> _EXERCISE_:
Please reproduce all of the entries below word for word, leaving every line unchanged.

> _Collection entries_:
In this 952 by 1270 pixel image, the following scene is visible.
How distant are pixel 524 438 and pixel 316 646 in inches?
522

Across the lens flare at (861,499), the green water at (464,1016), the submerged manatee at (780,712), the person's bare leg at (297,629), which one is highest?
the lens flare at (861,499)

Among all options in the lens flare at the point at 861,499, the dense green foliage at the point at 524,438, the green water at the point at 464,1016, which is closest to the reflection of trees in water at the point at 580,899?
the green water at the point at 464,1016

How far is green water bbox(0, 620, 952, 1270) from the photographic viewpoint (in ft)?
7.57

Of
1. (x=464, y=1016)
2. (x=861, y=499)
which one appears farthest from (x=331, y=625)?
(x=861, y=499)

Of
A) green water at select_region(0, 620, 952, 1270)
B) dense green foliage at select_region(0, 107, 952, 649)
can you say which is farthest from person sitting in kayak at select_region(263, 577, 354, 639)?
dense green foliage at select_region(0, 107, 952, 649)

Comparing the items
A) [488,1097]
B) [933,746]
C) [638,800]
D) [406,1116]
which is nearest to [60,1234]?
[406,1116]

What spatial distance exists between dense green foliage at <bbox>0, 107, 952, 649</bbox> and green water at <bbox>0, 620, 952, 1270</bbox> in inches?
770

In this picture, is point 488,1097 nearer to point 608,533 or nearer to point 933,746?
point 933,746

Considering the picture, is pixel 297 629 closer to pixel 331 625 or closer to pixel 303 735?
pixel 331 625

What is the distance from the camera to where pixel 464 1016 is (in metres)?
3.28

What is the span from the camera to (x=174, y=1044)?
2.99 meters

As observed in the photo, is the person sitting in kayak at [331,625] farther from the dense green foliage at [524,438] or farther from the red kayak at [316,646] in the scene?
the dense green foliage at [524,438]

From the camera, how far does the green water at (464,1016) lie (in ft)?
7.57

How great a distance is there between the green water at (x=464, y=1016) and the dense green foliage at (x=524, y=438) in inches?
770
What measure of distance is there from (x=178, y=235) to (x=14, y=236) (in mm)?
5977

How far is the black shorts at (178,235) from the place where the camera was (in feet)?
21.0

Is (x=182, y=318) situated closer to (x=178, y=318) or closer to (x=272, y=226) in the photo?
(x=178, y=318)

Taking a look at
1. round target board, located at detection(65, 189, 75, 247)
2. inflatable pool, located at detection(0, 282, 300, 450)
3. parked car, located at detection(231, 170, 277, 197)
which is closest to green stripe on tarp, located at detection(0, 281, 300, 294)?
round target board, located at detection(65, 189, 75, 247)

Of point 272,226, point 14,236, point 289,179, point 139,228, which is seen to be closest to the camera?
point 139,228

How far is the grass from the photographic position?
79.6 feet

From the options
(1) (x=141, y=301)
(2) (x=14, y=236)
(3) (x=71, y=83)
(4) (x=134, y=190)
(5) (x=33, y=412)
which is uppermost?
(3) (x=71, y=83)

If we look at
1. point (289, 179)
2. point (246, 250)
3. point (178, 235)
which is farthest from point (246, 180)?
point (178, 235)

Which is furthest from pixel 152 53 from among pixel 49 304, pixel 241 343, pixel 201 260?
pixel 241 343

> _EXERCISE SOLUTION_:
In this 952 by 1270 pixel image, the following scene is visible.
How distant are pixel 524 438 and pixel 316 646 in inches?
522

Across the lens flare at (861,499), the green water at (464,1016), the submerged manatee at (780,712), the person's bare leg at (297,629), which one is highest?
the lens flare at (861,499)

Among all options in the lens flare at the point at 861,499, the dense green foliage at the point at 524,438, the green water at the point at 464,1016, which is closest to the reflection of trees in water at the point at 580,899?
the green water at the point at 464,1016

How far is green water bbox(0, 620, 952, 1270) from the photographic viewpoint (in ft)?
7.57

Of
1. (x=464, y=1016)
2. (x=861, y=499)
which one appears farthest from (x=331, y=625)?
(x=861, y=499)

Of
A) green water at select_region(0, 620, 952, 1270)
B) dense green foliage at select_region(0, 107, 952, 649)
can you say which is farthest from person sitting in kayak at select_region(263, 577, 354, 639)?
dense green foliage at select_region(0, 107, 952, 649)

Comparing the items
A) [488,1097]
B) [933,746]
C) [638,800]
D) [406,1116]
which is nearest to [60,1234]?
[406,1116]

What spatial distance exists between dense green foliage at <bbox>0, 107, 952, 649</bbox> and green water at <bbox>0, 620, 952, 1270</bbox> in inches?
770

In this picture, is point 488,1097 nearer to point 608,533 or nearer to point 933,746?
point 933,746

Considering the picture, is pixel 297 629 closer to pixel 331 625 or closer to pixel 303 735?
pixel 331 625

What is the distance from the camera to where pixel 464 1016 is (in metres)?
3.28

What is the span from the camera to (x=174, y=1044)?
2.99 meters

As observed in the photo, is the person sitting in kayak at [331,625] farther from the dense green foliage at [524,438] or farther from the red kayak at [316,646] in the scene?
the dense green foliage at [524,438]

From the camera, how far does the green water at (464,1016) lie (in ft)?
7.57

How great a distance is there between the green water at (x=464, y=1016) and the dense green foliage at (x=524, y=438) in inches?
770
What measure of distance is there from (x=178, y=235) to (x=14, y=236) (in mm)?
5977

How far is the black shorts at (178,235) from the place where the camera was (in feet)?
21.0

Is (x=182, y=318) situated closer to (x=178, y=318) or closer to (x=272, y=226) in the photo?
(x=178, y=318)

Taking a look at
1. round target board, located at detection(65, 189, 75, 247)
2. inflatable pool, located at detection(0, 282, 300, 450)
3. parked car, located at detection(231, 170, 277, 197)
which is closest to green stripe on tarp, located at detection(0, 281, 300, 294)?
round target board, located at detection(65, 189, 75, 247)

Of point 272,226, point 14,236, point 289,179, point 139,228, which is seen to be closest to the camera?
point 139,228

How far is the grass from the photographic position?
79.6 feet

From the options
(1) (x=141, y=301)
(2) (x=14, y=236)
(3) (x=71, y=83)
(4) (x=134, y=190)
(5) (x=33, y=412)
which is uppermost?
(3) (x=71, y=83)

If we look at
1. point (289, 179)
2. point (246, 250)
3. point (178, 235)
which is farthest from point (246, 180)?
point (178, 235)

Which is furthest from pixel 152 53 from among pixel 49 304, pixel 241 343, pixel 201 260?
pixel 241 343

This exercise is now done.